"Assalamu'alaikum," Fiqri masuk ke dalam rumah selepas ia mengucap salam.
"Wa'alaikumussalam," jawaban salam terdengar.
"Ya Allah, muka kamu kenapa, Fiq? Abah, abah lihat nih putra bungsunya," Umi langsung ribut sendiri ketika melihat kondisi wajah Fiqri.
Fiqri mencium punggung tangan umi. Selepas itu umi langsung membawa Fiqri duduk di sofa ruang tamu.
"Ada apa, mi? Kenapa berisik gitu," abah datang dari dalam menuju ruang tamu.
"Lihat nih," Umi menunjuk kondisi wajah Fiqri. "Umi ambil obat dulu buat bersihin luka kamu, haduh," Umi langsung beranjak pergi meninggalkan Fiqri dan abah berdua di sana.
"Ya Allah, muka kamu kenapa babak belur gitu? Habis berantem kamu? Abah bebasin kamu pilih kuliah bukan buat berantem, Fiqri,"ucap abah lalu ia duduk di sofa.
"Fiqri berantem karena Fiqri nolong orang,bah,"ucap Fiqri.
"Sini umi bersihin lukanya," Umi duduk kembali di sebelah Fiqri setelah mengambil kotak P3K.
"Beneran kamu nolongin orang? Gak bohong sama abah?,"tanya abah.
"Wallahi bah, Fiqri beneran habis bantu or—aws," Fiqri meringis saat umi menekan lukanya dengan kapas yang sudah beri rivanol.
"Umi pelan-pelan. Jangan di tekan lukanya,"ucap Fiqri mengadu.
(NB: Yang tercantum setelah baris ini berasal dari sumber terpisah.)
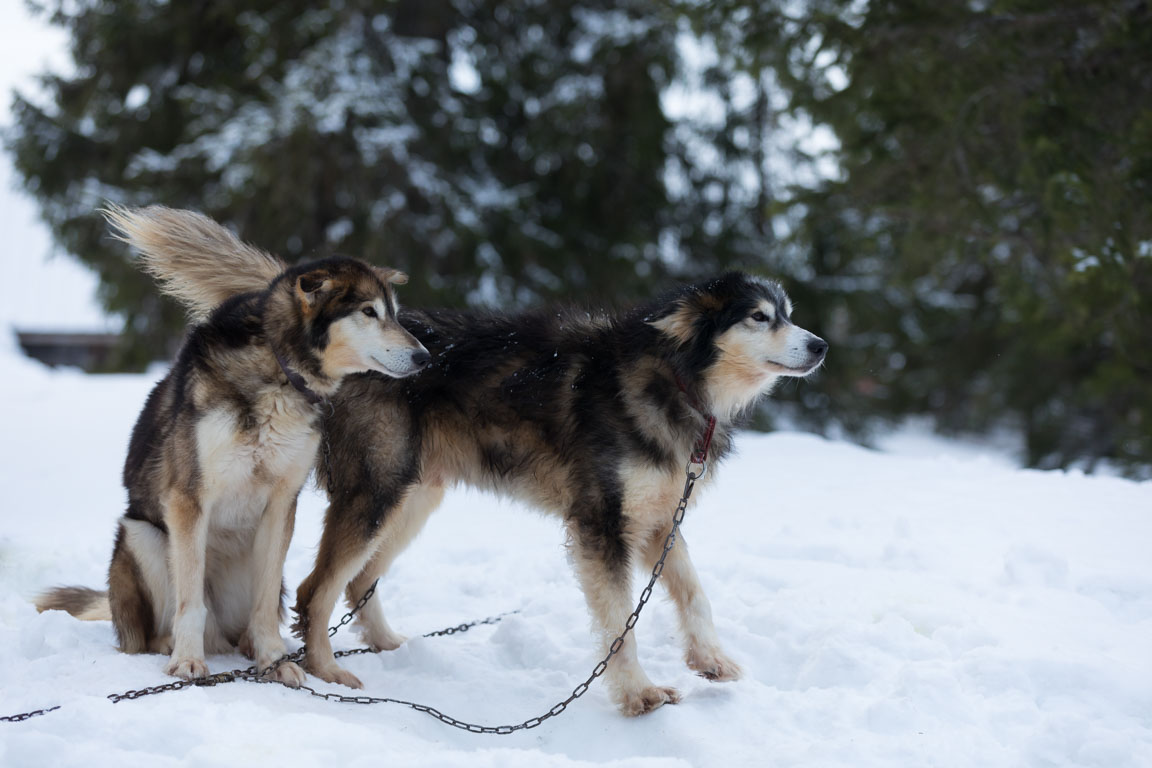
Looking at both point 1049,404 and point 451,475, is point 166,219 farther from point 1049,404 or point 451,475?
point 1049,404

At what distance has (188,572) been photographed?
4031 mm

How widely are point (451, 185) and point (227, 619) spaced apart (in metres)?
10.2

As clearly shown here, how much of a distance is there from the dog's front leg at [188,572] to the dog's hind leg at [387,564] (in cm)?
104

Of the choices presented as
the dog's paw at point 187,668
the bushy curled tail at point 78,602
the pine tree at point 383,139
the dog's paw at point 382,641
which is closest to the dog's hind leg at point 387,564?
the dog's paw at point 382,641

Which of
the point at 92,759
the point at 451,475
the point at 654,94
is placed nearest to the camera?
the point at 92,759

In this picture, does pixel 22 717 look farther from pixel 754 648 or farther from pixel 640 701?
pixel 754 648

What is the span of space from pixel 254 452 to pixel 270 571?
58 centimetres

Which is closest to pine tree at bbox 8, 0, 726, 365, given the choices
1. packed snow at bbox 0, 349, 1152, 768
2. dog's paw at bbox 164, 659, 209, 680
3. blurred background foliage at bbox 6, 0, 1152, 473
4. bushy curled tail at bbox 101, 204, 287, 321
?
blurred background foliage at bbox 6, 0, 1152, 473

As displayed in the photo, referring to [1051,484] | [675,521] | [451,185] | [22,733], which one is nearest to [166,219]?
[22,733]

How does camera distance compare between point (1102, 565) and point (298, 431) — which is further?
point (1102, 565)

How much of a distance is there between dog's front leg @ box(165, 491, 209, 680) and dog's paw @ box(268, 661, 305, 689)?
0.29 meters

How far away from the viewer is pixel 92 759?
118 inches

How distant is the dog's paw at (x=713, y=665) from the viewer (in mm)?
4512

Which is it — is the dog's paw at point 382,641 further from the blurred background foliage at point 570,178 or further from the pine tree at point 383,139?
the pine tree at point 383,139
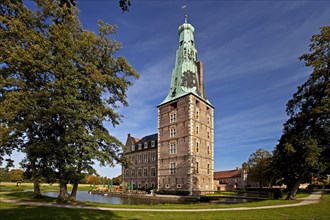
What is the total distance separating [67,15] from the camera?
17.0 meters

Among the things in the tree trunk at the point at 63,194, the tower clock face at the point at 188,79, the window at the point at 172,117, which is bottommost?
the tree trunk at the point at 63,194

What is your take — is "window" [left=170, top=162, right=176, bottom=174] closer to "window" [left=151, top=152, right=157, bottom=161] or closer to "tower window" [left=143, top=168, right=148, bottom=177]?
"window" [left=151, top=152, right=157, bottom=161]

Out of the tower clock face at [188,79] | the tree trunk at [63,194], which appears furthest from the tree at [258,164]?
the tree trunk at [63,194]

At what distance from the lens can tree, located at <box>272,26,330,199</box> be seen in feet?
71.3

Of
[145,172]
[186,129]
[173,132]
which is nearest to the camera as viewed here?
[186,129]

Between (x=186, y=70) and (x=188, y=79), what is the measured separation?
1.93 m

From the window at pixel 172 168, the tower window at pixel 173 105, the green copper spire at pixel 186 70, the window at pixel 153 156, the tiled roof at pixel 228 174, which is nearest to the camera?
the window at pixel 172 168

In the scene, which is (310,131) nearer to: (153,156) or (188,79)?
(188,79)

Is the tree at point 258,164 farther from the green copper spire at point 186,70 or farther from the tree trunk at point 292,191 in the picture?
the tree trunk at point 292,191

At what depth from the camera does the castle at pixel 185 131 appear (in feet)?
135

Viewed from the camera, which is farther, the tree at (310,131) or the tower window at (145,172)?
the tower window at (145,172)

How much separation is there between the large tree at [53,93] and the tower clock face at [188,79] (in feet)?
93.3

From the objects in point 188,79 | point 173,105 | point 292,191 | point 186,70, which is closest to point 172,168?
point 173,105

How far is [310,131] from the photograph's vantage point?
76.8ft
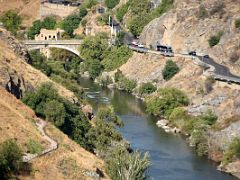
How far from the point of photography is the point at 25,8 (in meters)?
135

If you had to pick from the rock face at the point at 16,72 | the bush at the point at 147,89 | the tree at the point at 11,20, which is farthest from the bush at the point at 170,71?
the tree at the point at 11,20

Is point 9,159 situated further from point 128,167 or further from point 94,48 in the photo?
point 94,48

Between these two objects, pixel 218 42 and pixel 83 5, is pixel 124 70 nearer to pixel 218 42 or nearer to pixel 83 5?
pixel 218 42

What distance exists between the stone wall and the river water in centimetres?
4065

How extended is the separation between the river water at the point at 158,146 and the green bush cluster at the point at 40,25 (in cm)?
3190

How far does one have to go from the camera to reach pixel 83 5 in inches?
4781

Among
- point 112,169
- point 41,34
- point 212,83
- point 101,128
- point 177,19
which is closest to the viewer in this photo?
point 112,169

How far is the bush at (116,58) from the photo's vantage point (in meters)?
98.6

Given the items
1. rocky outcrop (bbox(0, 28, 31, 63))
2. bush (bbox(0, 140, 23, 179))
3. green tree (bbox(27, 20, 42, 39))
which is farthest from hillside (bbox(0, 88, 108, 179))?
green tree (bbox(27, 20, 42, 39))

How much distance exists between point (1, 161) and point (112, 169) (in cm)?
857

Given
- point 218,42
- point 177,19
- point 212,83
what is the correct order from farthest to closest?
point 177,19 < point 218,42 < point 212,83

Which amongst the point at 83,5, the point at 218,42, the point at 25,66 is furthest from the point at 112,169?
the point at 83,5

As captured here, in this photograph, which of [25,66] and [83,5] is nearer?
[25,66]

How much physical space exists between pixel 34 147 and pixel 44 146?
39.5 inches
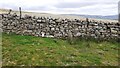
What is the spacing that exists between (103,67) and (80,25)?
610 cm

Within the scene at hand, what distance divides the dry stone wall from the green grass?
28.2 inches

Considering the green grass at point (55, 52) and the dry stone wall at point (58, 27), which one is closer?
the green grass at point (55, 52)

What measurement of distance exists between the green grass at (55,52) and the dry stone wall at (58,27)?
2.35ft

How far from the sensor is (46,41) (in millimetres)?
20359

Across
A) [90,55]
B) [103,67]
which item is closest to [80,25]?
[90,55]

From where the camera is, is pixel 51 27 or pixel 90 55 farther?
pixel 51 27

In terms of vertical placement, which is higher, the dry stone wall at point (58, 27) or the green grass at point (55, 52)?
the dry stone wall at point (58, 27)

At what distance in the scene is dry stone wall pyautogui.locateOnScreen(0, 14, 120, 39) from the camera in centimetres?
2177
"Ini umi udah pelan-pelan, Fiqri. Kamu tuh lagian ih berantem muka sampe kaya gini," umi greget sendiri pada putranya yang satu ini hingga tanpa sadar kembali menekan luka di wajah Fiqri yang tengah di obati.
"Awss," Fiqri meringis kembali saat umi menekan lukanya lagi.
"Aduh-aduh. Maafin umi," umi merasa bersalah sebab tak sengaja menekan luka Fiqri.
"Ini luka Fiqri bukannya sembuh nanti malah makin-makin karena umi tekan terus,"ucap Fiqri.
"Habis kamunya bikin khawatir umi tau,"ucap umi.
Abah yang melihatnya hanya geleng-geleng kepala. "Berantem sama siapa kamu, Fiq?,"tanya abah.
"Preman bah,"ucap Fiqri.
"Allahu rabbi. Ngapain kamu berantem sama preman? Mau jadi jagoan? Bukannya kuliah malah berantem sama preman,"ucap umi. Tangannya masih telaten mengobati luka di wajah Fiqri.
"Fiqri kuliah,umi. Fiqri juga bukannya mau jadi jagoan. Fiqri ngebantu orang. Tadi ada perempuan di pinggir jalan mau di lecehin sama preman gak mungkin Fiqri diam aja ngelihat itu,"ucap Fiqri. Umi kini paham dengan luka yang ada di wajah putra bungsunya itu.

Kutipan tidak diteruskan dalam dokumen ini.